If you think about it, there are probably a couple salons and spas in your town, and probably many in your broader area. With a cosmetology license, you could walk into any one of them and get a job. How many makeup salons are in your town? Probably not too many. If you become a cosmetologist, you will DEFINITELY have a career. If you become a makeup artist, you'll have to make your career.

For some people, creating their own career is INCREDIBLY exciting. They get to work on projects they're passionate about, meet fascinating people, and do work that they love.

But the simple truth is, going to a cosmetology school and getting a cosmetology degree is a much safer bet. If you decide to become a makeup artist, you have to really, really want it.

If becoming a cosmetologist is sounding like a good idea, check out our "Find a School" option above to learn about training programs in your area.

I'm Not Here Because I'm Looking For A Safe Bet. I'm Going To Be A MUA, And That's All There Is To It

That's the spirit! The world is yours. Check out our "You Can Do It" post if you need a pick-me-up, and remember us when you're rich and famous.

If you are certain—100% certain—that it is your destiny in life to become a makeup artist, AWESOME. If you are uncertain, we would suggest starting small. Work on some of your friends. Apply for jobs at a local makeup counter. Try to get hired for a few weddings. Make your own blog. Read all of our posts and maybe even contact us and write a guest post. We LOVE passionate people!!

Cosmetologist Salary vs. Makeup Artist Salary

Here's the thing: if you make it as a makeup artist, you can make a fantastic living.

Again, we don't want to give you false hope. A career as a cosmetologist is a much more safe living, and it's really hard to make it as an MUA. But if you do manage to break through as a MUA, you could be sitting pretty.

What Do You Find Most Fascinating?

Here's the question that everyone needs to ask themselves: what makes you happy? What brings you to life and makes you feel alive? What do you think about when you're daydreaming? What do you think about the most? What challenges seem to occupy your attention? Find out what that is—whether it's hairdressing, makeup, or molecular biology—and make that your career.

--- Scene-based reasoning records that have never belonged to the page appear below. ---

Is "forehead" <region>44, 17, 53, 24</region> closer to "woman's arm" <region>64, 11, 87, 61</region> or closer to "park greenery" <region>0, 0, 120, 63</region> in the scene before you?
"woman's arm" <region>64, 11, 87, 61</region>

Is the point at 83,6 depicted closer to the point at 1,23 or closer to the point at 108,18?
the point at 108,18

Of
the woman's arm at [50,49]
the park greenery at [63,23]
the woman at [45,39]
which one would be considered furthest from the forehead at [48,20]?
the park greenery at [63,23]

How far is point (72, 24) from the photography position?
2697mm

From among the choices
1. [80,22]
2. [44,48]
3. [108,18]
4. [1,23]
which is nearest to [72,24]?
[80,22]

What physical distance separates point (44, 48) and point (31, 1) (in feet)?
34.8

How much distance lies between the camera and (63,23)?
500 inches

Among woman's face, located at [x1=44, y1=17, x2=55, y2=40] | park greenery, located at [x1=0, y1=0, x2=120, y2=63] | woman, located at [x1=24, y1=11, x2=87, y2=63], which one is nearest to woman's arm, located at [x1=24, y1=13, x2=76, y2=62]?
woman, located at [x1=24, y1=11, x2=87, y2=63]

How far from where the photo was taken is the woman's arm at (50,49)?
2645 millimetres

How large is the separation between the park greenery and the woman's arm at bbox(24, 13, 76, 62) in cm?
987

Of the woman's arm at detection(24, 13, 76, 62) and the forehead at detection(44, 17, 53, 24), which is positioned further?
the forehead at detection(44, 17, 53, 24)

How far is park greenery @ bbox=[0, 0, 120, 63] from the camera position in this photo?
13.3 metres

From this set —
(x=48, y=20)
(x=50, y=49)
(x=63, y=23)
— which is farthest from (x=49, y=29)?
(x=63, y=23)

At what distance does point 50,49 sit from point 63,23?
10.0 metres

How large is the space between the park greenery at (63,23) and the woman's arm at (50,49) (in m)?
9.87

As they say—if you can find a way to make your passion into your career, you'll never work a day in your life.

So What Should I Do?

For most of us, career decisions are TOUGH! Some people have always known, "I will be a MUA / stylist / dressmaker / whatever." But for some of us, it can take a while to figure things out.

So don't stress too much about it. Take your time, weigh your options, figure out the decision that is both 1) best for you and 2) most satisfying. You'll come to the right decision.